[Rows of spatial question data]
================================

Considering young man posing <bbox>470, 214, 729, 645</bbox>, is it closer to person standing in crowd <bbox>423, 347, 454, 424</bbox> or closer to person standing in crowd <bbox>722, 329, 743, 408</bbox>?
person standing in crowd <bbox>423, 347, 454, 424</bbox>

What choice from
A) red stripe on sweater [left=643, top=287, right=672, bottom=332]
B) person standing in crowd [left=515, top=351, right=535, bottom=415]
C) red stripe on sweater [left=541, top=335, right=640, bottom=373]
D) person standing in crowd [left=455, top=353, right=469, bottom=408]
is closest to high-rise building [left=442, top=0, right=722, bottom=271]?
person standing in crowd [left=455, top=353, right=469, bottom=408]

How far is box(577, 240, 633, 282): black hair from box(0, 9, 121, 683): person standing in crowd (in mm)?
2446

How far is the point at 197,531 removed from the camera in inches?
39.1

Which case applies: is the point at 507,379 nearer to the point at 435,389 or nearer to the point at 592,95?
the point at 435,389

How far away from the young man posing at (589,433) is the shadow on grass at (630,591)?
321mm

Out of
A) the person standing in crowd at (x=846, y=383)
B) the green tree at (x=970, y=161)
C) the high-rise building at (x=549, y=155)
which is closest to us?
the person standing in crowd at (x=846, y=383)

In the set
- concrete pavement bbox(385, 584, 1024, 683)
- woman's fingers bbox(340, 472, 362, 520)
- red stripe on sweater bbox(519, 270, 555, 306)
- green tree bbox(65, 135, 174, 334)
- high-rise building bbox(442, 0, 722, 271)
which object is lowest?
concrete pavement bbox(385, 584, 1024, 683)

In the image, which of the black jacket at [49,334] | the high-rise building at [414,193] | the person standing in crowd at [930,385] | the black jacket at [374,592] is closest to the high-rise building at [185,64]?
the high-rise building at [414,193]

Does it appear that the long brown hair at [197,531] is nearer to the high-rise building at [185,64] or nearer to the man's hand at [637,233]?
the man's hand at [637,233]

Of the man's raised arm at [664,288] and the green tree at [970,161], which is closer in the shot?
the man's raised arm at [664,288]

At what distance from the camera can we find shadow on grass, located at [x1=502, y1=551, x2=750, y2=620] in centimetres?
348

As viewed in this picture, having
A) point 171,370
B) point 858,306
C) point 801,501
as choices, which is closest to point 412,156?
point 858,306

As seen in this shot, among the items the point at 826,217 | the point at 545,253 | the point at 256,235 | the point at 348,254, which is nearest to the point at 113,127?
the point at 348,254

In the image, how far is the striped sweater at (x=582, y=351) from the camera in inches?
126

================================

**Set task**
Reproduce exactly the line containing "In the image, which" and every line after it through the end of the records above, and nothing else.

**Final result**
In the image, which of the black jacket at [49,334] | the high-rise building at [414,193] | the person standing in crowd at [930,385] | the black jacket at [374,592] is closest to the high-rise building at [185,64]?
the high-rise building at [414,193]

Does it appear that the long brown hair at [197,531] is nearer to the high-rise building at [185,64] or nearer to the man's hand at [637,233]?
the man's hand at [637,233]

Of the man's raised arm at [664,288] and the green tree at [970,161], which is closer in the shot?
the man's raised arm at [664,288]

At what distance from the camera can we find shadow on grass, located at [x1=502, y1=551, x2=750, y2=620] in centimetres?
348

As viewed in this picture, having
A) point 171,370
B) point 858,306
C) point 801,501
as choices, which is closest to point 412,156?
point 858,306

As seen in this shot, among the items the point at 826,217 | the point at 545,253 | the point at 256,235 | the point at 348,254, which is nearest to the point at 113,127?
the point at 348,254

In the image, how far is the striped sweater at (x=582, y=351) from the camera in inches?
126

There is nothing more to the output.